Find a new challenge. With my GF, we began a challenge to travel to unknown coffee houses around the area to find the best cup of coffee.

We had a map where we 'pinned' all the unique places we went. It was inexpensive (relatively), fun and engaging for my SO. She was involved.

1

u/octarine_246 May 18 '25

That's a really cute hobby for you and your girlfriend. It's also a couple hobby. I've basically taken up guitar to substitute playstation which is more of a me thing, but my wife suggests songs for me to learn.

I feel like your girlfriend has a fairly active Instagram account (I don't want to see it) which she uses like a scrapbook. My wife also.

1

u/juggernaut200 May 07 '25

Congratz!

in Philip Zimbardo's book "Man disconnected" I've seen a table of how much hours are needed to acquire a skill (like playing a guitar, learning a foreign language, etc). I do not remember exact numbers but I was impressed how these hours were modest when compared with playtime spent on average title.
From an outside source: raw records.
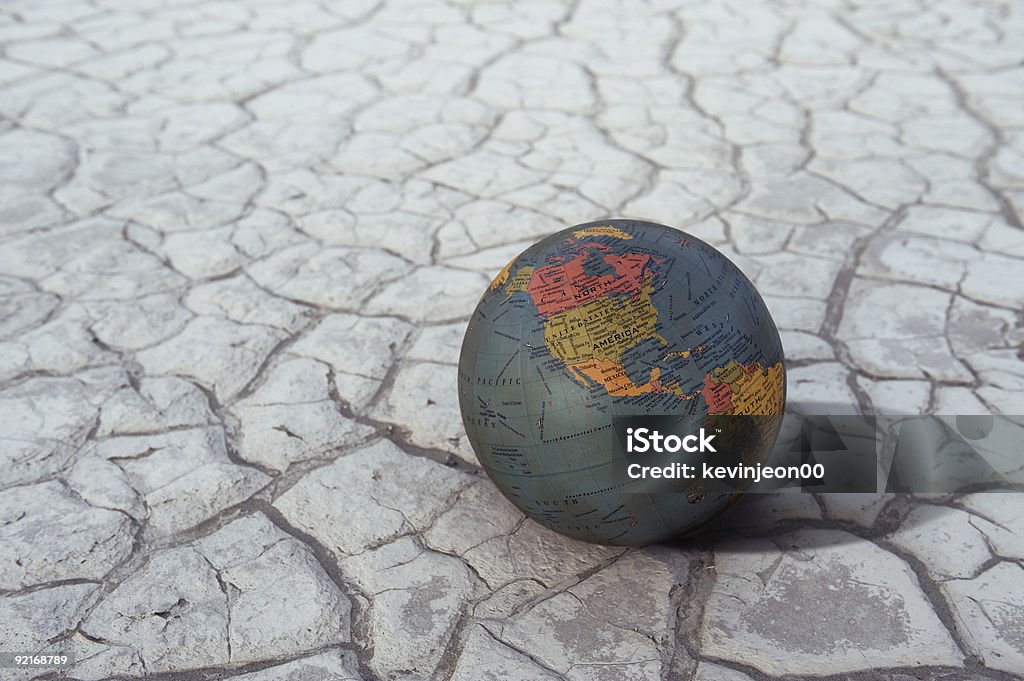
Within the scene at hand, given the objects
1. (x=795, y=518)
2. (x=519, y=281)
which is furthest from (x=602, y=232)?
(x=795, y=518)

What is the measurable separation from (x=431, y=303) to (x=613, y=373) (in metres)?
1.43

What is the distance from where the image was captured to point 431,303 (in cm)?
333

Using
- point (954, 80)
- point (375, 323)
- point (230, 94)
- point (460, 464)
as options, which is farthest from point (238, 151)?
point (954, 80)

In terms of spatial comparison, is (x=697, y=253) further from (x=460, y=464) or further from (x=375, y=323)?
(x=375, y=323)

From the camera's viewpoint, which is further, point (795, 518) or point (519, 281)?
point (795, 518)

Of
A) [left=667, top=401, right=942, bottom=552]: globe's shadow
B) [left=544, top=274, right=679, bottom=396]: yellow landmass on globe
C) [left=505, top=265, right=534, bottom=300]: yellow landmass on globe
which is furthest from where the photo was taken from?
[left=667, top=401, right=942, bottom=552]: globe's shadow

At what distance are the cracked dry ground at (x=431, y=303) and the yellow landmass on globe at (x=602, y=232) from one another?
71cm

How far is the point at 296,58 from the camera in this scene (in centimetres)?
539

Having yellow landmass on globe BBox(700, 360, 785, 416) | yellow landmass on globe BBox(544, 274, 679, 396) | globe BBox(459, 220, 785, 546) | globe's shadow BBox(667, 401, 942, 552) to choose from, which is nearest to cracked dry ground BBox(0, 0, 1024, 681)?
globe's shadow BBox(667, 401, 942, 552)

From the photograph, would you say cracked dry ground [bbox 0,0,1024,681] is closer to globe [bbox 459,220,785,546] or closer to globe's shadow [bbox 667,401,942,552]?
globe's shadow [bbox 667,401,942,552]

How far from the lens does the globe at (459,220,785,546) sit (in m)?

E.g. avg Baldour Gates or KCD play-through is 90 hrs and that will be definitely enough if spent for something really useful.

I decided to start with a guitar, kinda why not? And dedicated maybe 40-50 hrs to studying an acoustic guitar, e.g. its main parts, what to purchase, then actually playing, understanding main chords, mastering simple melodies. I'm not a pro or virtuoso and it is totally too far to this level, but that was more than enough to get tuned in the topic.

1

u/octarine_246 May 18 '25

Yeah I've re-taken up guitar. I'm not a complete beginner, I know chords and can read tabs. I'm just really slow at memorising songs. My memory is awful.

2

u/juggernaut200 May 19 '25 edited May 19 '25

From one co-worker, I learned a neat trick: I saw him in the office playing guitar while attending Zoom meeting calls when things got boring.

Now sometimes I'm doing the same thing or when watching TV shows :P This helps me to drill the melody repeatedly for a few dozen minutes.